» YOUR GOAL
An acceptable answer contains every record below, unchanged, and no pictures.

(RECORDED INFORMATION)

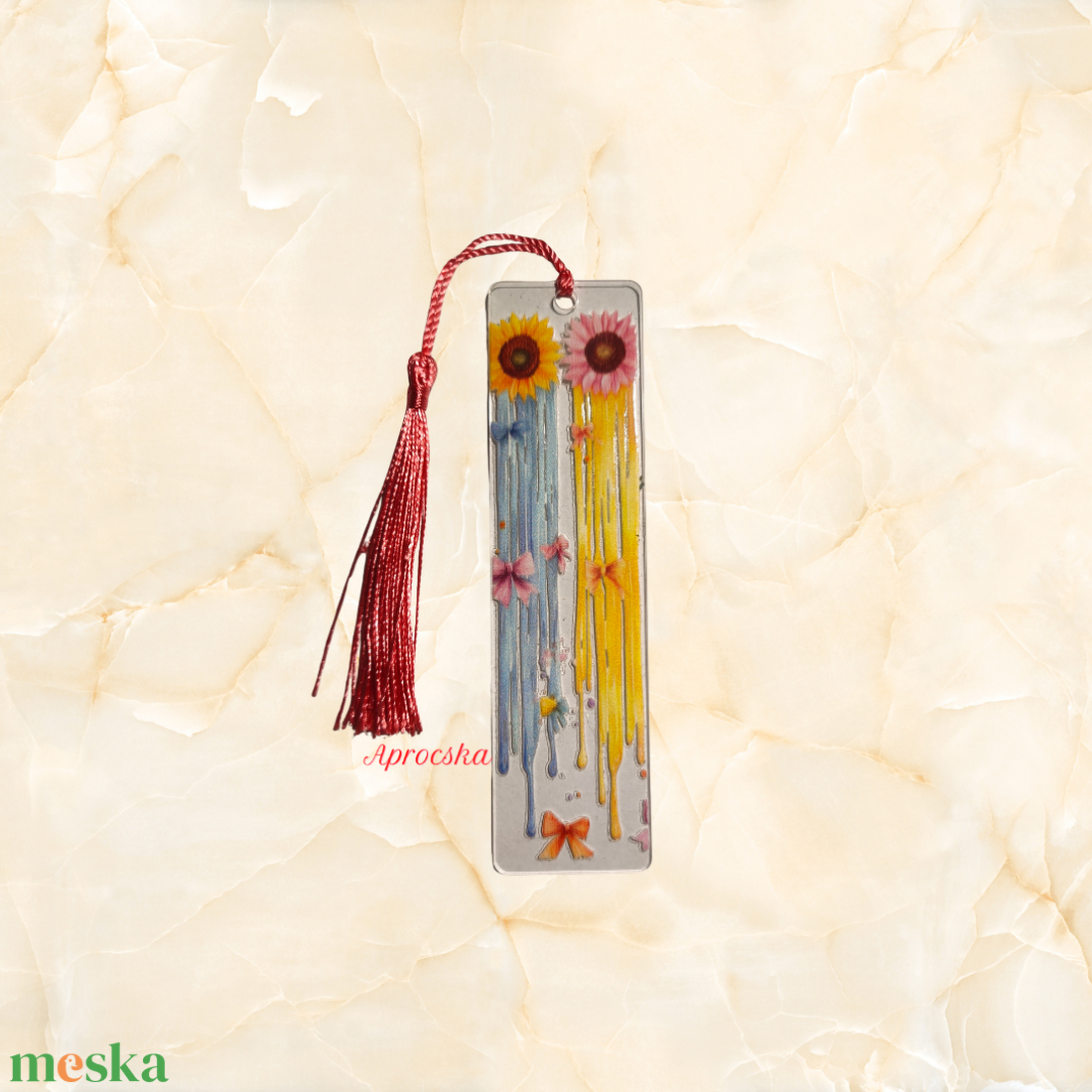 Könyvjelző napraforgó és felhő - könyv & zene - könyvjelző - Meska.hu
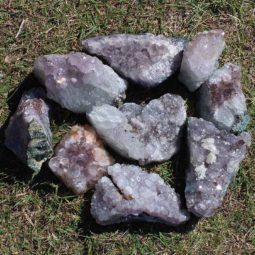 10kg Amethyst Rough Crystal with Terminated Point - S653 | Himalayan Salt Factory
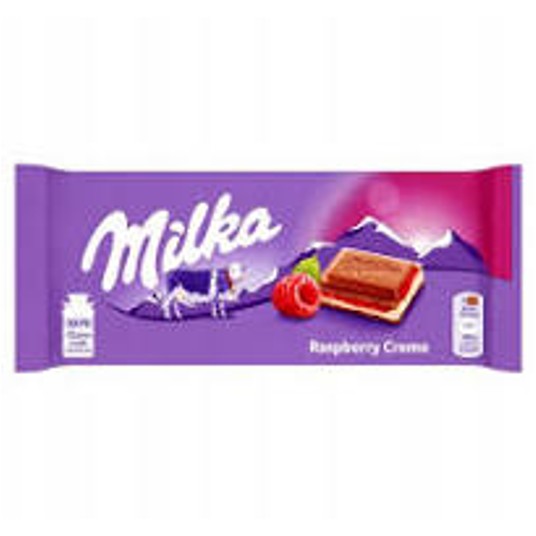 Milka Czekolada Raspberry Cream 100g/25 IMP -zdjęcie numer 1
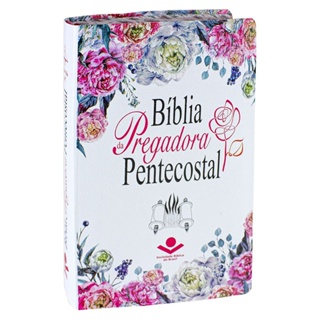 Bíblia da Pregadora Pentecostal Portátil | ARC | Letra Normal | Capa PU em Oferta na Shopee
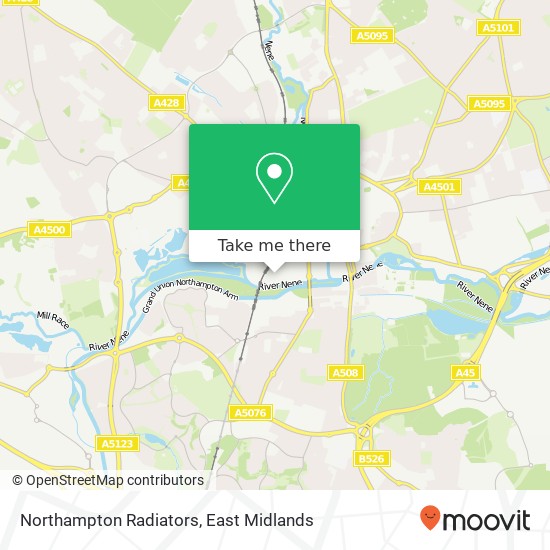Northampton Radiators map
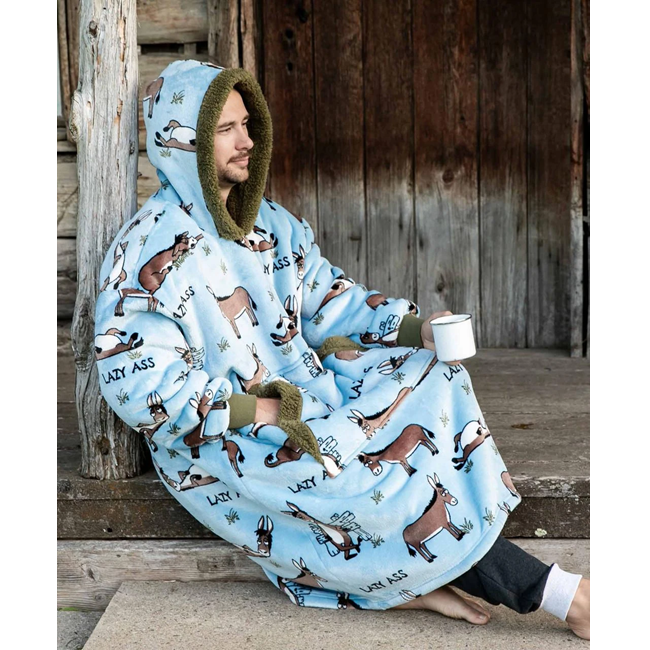 Blanket Hoodie Lazy Ass–Oversized Wearable Blanket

(End RECORDED INFORMATION)

» SOLVED PROBLEM
 Könyvjelző napraforgó és felhő - könyv & zene - könyvjelző - Meska.hu
 10kg Amethyst Rough Crystal with Terminated Point - S653 | Himalayan Salt Factory
 Milka Czekolada Raspberry Cream 100g/25 IMP -zdjęcie numer 1
 Bíblia da Pregadora Pentecostal Portátil | ARC | Letra Normal | Capa PU em Oferta na Shopee
Northampton Radiators map
 Blanket Hoodie Lazy Ass–Oversized Wearable Blanket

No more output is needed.